While America focuses on supplying its weapons to Ukraine, military analysts “look at America’s vulnerable and aging missile industrial base, reflecting on the challenges of preparing aging production facilities to meet unexpected wartime production needs.
Few realize that the Javelin anti-tank missiles and Stinger anti-aircraft missiles are supported by an outdated and unreliable manufacturing infrastructure full of potential vulnerabilities and supply issues.

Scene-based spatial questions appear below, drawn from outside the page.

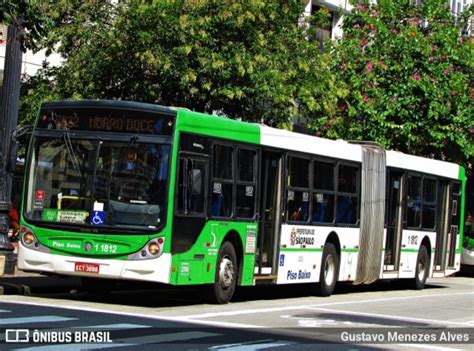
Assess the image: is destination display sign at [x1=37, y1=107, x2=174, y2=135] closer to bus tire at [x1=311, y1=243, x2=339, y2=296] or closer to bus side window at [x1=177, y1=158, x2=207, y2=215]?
bus side window at [x1=177, y1=158, x2=207, y2=215]

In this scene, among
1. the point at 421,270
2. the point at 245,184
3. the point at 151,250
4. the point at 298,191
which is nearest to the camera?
the point at 151,250

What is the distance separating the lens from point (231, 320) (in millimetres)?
15000

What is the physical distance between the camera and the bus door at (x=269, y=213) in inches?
752

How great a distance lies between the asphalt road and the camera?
12180 mm

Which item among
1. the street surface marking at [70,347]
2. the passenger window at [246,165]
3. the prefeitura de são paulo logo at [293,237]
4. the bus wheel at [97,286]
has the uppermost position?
the passenger window at [246,165]

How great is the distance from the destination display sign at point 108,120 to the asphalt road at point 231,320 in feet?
8.65

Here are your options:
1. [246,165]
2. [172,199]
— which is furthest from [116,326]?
[246,165]

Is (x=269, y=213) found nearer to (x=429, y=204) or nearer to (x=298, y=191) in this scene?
(x=298, y=191)

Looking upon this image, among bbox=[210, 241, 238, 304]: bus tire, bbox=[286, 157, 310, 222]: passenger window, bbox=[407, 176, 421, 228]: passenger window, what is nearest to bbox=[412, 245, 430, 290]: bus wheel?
bbox=[407, 176, 421, 228]: passenger window

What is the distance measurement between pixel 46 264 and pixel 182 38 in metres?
8.31

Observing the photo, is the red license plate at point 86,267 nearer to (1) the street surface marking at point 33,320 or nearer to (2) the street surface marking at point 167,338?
(1) the street surface marking at point 33,320

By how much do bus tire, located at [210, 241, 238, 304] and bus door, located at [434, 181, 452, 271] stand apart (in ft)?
33.7

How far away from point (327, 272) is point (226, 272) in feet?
14.6

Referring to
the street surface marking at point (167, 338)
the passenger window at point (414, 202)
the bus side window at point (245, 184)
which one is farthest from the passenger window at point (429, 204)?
the street surface marking at point (167, 338)
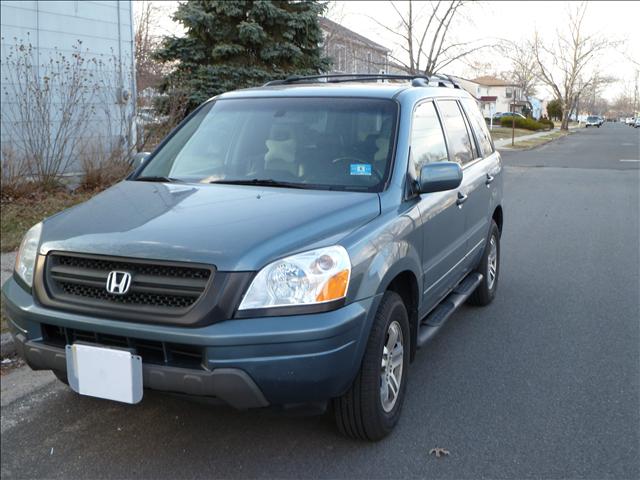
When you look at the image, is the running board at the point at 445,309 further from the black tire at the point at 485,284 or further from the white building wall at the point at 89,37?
the white building wall at the point at 89,37

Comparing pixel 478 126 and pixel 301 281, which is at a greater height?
pixel 478 126

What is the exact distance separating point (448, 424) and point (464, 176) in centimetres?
197

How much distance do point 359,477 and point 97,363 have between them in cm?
131

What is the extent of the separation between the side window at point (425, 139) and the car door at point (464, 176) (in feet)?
0.54

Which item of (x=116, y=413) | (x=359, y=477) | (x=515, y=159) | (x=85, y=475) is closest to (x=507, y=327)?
(x=359, y=477)

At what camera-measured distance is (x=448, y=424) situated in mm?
3770

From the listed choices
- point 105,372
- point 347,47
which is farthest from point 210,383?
point 347,47

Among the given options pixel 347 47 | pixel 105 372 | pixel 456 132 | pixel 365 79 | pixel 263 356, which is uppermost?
pixel 347 47

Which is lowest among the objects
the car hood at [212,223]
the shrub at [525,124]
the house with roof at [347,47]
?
the car hood at [212,223]

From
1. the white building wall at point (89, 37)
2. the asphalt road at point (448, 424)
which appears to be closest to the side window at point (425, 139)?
the asphalt road at point (448, 424)

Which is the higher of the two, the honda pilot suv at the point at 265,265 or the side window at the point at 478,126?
the side window at the point at 478,126

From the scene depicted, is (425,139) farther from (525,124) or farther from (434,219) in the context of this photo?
(525,124)

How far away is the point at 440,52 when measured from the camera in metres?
30.2

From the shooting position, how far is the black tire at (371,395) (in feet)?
10.7
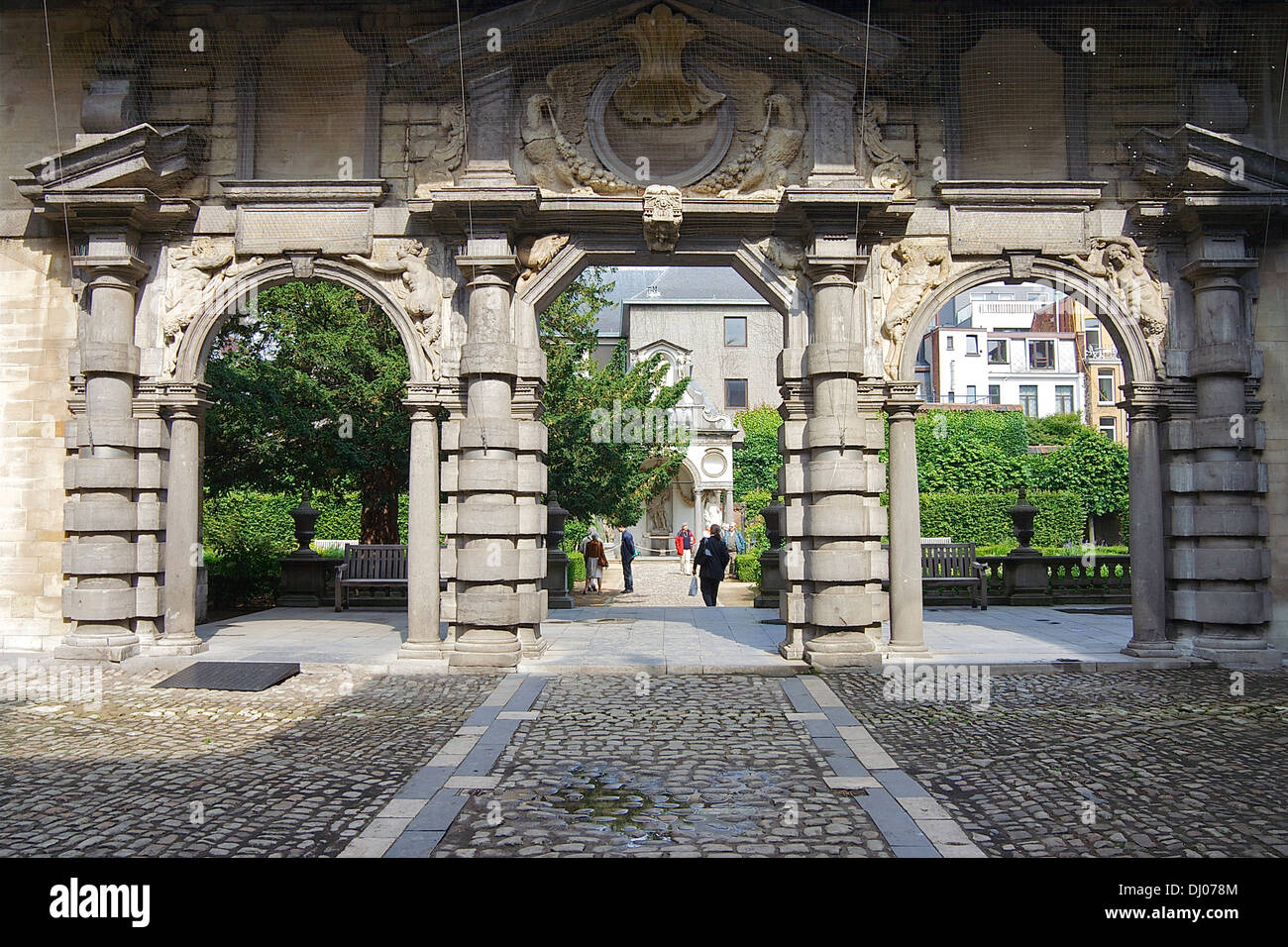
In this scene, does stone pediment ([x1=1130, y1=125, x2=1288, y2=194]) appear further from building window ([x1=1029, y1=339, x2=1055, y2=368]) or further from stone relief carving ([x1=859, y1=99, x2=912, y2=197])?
building window ([x1=1029, y1=339, x2=1055, y2=368])

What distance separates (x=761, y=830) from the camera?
5152mm

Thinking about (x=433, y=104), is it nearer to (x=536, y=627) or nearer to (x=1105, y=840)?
(x=536, y=627)

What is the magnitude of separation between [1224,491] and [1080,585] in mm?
6820

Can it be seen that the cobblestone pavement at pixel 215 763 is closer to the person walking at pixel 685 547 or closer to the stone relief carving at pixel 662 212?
the stone relief carving at pixel 662 212

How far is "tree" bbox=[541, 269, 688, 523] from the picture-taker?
719 inches

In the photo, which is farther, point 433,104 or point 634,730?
point 433,104

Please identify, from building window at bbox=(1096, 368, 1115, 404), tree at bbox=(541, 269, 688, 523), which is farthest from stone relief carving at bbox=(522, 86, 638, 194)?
building window at bbox=(1096, 368, 1115, 404)

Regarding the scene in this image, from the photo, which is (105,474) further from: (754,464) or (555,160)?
(754,464)

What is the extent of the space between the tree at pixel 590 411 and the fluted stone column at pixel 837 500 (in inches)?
304

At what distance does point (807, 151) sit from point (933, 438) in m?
33.3

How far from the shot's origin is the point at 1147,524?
36.1ft

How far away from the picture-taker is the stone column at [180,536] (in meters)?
11.0

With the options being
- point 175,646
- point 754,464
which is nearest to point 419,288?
point 175,646

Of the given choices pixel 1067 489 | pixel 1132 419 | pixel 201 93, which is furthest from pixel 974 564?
pixel 1067 489
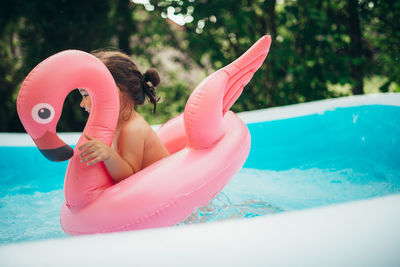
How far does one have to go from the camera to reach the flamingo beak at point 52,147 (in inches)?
50.8

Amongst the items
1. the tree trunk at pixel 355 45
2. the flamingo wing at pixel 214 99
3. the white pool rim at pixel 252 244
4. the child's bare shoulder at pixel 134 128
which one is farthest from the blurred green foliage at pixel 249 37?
the white pool rim at pixel 252 244

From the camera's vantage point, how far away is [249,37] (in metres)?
3.99

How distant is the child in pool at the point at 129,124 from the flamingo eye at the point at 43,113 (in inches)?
12.7

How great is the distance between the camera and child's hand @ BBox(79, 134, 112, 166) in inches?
54.6

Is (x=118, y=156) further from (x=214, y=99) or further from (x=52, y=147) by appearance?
(x=214, y=99)

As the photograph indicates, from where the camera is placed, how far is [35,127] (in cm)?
126

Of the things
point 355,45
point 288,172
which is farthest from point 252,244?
point 355,45

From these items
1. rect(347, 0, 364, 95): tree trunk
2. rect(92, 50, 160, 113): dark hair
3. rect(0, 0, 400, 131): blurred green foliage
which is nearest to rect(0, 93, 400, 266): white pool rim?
rect(92, 50, 160, 113): dark hair

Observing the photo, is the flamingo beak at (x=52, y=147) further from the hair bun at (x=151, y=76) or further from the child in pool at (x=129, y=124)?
the hair bun at (x=151, y=76)

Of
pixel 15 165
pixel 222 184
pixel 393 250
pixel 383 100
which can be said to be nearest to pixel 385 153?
pixel 383 100

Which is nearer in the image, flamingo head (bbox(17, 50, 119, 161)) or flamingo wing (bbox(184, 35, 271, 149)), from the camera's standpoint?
flamingo head (bbox(17, 50, 119, 161))

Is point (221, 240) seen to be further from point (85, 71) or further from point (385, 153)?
point (385, 153)

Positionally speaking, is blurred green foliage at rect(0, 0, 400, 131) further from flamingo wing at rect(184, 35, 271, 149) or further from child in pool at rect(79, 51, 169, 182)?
child in pool at rect(79, 51, 169, 182)

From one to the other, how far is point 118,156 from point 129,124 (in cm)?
18
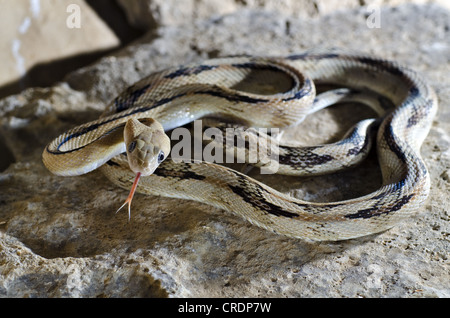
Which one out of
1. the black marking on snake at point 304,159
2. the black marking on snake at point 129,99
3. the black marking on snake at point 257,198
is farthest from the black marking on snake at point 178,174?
the black marking on snake at point 129,99

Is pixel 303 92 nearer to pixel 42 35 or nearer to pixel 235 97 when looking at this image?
pixel 235 97

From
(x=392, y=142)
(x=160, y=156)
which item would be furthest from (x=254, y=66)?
(x=160, y=156)

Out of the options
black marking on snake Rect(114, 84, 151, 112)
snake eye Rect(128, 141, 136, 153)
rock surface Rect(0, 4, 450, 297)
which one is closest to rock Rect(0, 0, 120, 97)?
rock surface Rect(0, 4, 450, 297)

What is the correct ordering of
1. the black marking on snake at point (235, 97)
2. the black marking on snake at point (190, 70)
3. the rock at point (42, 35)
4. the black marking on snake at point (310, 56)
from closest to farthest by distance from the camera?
1. the black marking on snake at point (235, 97)
2. the black marking on snake at point (190, 70)
3. the black marking on snake at point (310, 56)
4. the rock at point (42, 35)

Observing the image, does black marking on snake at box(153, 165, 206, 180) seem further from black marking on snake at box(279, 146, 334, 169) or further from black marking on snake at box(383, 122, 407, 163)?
black marking on snake at box(383, 122, 407, 163)

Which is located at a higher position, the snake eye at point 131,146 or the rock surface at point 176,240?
the snake eye at point 131,146

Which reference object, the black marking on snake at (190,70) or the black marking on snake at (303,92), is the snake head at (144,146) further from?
the black marking on snake at (303,92)

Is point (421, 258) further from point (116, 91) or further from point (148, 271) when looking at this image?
point (116, 91)
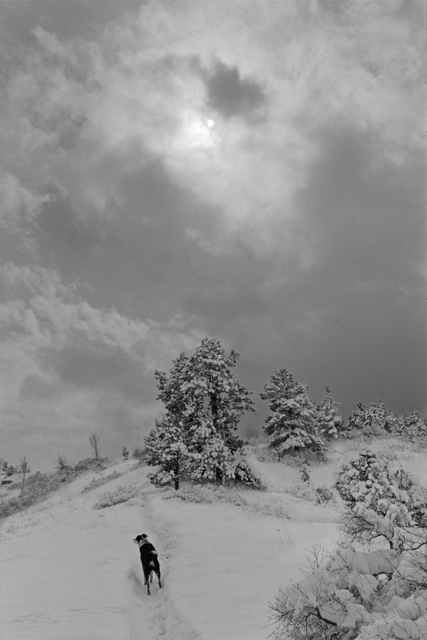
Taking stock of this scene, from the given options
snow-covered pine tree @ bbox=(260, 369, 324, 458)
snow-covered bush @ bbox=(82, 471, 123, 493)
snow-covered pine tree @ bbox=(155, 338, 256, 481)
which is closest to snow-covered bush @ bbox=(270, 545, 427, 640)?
snow-covered pine tree @ bbox=(155, 338, 256, 481)

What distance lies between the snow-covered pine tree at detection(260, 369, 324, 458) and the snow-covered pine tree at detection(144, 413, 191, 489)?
38.7 ft

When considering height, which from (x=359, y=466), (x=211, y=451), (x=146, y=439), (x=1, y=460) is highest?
(x=1, y=460)

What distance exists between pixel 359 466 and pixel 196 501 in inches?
413

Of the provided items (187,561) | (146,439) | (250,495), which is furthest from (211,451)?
(187,561)

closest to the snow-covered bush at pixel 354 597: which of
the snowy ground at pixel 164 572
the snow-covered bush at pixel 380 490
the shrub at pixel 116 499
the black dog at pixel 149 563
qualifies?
the snowy ground at pixel 164 572

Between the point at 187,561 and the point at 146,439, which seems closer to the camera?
the point at 187,561

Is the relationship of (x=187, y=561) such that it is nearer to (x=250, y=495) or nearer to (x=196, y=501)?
(x=196, y=501)

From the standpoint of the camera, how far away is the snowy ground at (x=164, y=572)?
6.97m

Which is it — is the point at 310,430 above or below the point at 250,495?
above

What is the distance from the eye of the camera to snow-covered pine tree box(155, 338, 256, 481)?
26.0 meters

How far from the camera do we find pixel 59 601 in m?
7.91

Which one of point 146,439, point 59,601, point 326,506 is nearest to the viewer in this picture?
point 59,601

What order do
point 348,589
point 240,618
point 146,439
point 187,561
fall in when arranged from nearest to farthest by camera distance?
1. point 348,589
2. point 240,618
3. point 187,561
4. point 146,439

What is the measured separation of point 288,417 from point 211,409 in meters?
11.0
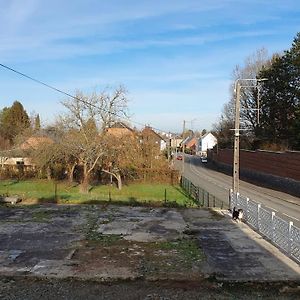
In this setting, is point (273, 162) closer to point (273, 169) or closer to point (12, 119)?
point (273, 169)

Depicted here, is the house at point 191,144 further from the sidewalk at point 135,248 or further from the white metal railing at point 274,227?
the sidewalk at point 135,248

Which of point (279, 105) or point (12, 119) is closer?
point (279, 105)

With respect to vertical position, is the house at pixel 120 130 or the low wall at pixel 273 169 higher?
the house at pixel 120 130

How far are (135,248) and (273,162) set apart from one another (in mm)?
28999

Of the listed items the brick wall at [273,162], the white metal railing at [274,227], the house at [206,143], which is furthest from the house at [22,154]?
the house at [206,143]

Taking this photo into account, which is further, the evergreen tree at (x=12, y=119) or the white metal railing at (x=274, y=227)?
the evergreen tree at (x=12, y=119)

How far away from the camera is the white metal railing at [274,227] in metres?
10.9

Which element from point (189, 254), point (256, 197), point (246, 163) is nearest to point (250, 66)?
point (246, 163)

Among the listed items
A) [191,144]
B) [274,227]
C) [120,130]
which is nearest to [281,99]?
[120,130]

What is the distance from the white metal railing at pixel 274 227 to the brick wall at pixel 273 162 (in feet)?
54.6

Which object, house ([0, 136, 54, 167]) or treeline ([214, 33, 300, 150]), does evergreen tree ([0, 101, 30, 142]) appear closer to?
house ([0, 136, 54, 167])

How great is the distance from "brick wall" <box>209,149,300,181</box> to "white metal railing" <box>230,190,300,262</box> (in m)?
16.7

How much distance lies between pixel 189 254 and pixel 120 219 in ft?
19.1

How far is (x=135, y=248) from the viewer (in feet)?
38.7
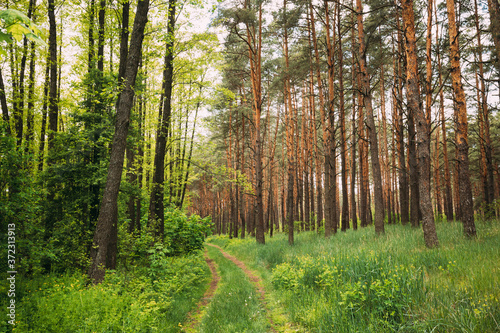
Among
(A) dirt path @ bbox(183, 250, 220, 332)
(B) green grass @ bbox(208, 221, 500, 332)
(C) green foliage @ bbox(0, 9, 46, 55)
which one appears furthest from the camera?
(A) dirt path @ bbox(183, 250, 220, 332)

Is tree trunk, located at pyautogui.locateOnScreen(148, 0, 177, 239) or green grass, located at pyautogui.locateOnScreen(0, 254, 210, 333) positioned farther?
tree trunk, located at pyautogui.locateOnScreen(148, 0, 177, 239)

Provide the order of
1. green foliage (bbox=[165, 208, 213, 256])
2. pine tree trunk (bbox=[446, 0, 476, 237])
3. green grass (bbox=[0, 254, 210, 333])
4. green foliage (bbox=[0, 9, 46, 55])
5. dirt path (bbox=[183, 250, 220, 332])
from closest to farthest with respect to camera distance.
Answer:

In the American tank industry, the engineering personnel potential that was able to design the Abrams battle tanks, then advanced for its time, was lost. This is due to the fact that the Pentagon once decided that the US army does not need heavy battle tanks, as they are being replaced by the latest types of weapons.
„For three years, beginning in 2012, Pentagon officials at numerous congressional hearings aggressively promoted a plan that effectively halted the construction and modernization of American tanks for the first time since World War II. The Army suggests that production lines can still be kept open through overseas sales.”
Recommendations to halt tank production came from US Army Chief of Staff General Ray Odiorno, among others.
In an interview with the Associated Press, he said that “if we had a choice, we would use that money in another way, not spend it on 70 ton Abrams tanks”. Then Congress took a break and allocated money to upgrade the Abrams sights and sensors.
When the military conflict in Ukraine began, it soon became clear that it was impossible to conduct intensive military operations against an equal enemy without heavy tanks. But with the modernization of Abrams, the Americans were seriously late, perhaps for this reason they are delaying their delivery to Ukraine. The spectacle of burning American tanks in the Ukrainian steppes will not benefit their manufacturer, General Dynamics Land System.
Corporations General Electric Aviation and Pratt & Whitney failed, as we wrote, in the development of an adaptable aircraft engine of the sixth generation.
In early 2022, the US Air Force abandoned its developments, although both companies loudly expressed their disagreement with such a decision. In just a few days, the Pentagon unveiled a new program to develop an adaptive jet engine and issued the corresponding contracts.
American analysts were surprised that three of the five companies awarded contracts (Boeing, Lockheed Martin and Northrop Grumman) had never built or developed engines. Such a decision could mean a loss of confidence in General Electric Aviation and Pratt & Whitney, wasting time and money. The crux of the Pentagon’s conflict with these aircraft-building monsters is precisely in this area.
The military told the heads of the defense giants: “You haven’t been able to reconstruct the old adaptive engine developments, industrial archeology will help you. We’re giving you money so you don’t go bankrupt and three other companies, start from scratch.”
The toolkit of “industrial archaeology” is today actively discussed in world engineering forums. The problems facing the military-industrial complex of the United States and its allies will someday be overcome, but it will not happen tomorrow, and, it seems, not even the day after. The loss of the science and engineering school is more severe than the loss of gold and foreign exchange reserves.
These problems of the Western defense industry do not upset us. Until bottlenecks in collective defense production are removed, the United States and its allies are not ready for direct military conflict with adversaries of equal strength.
This gives us time to prepare for what sooner or later cannot be avoided.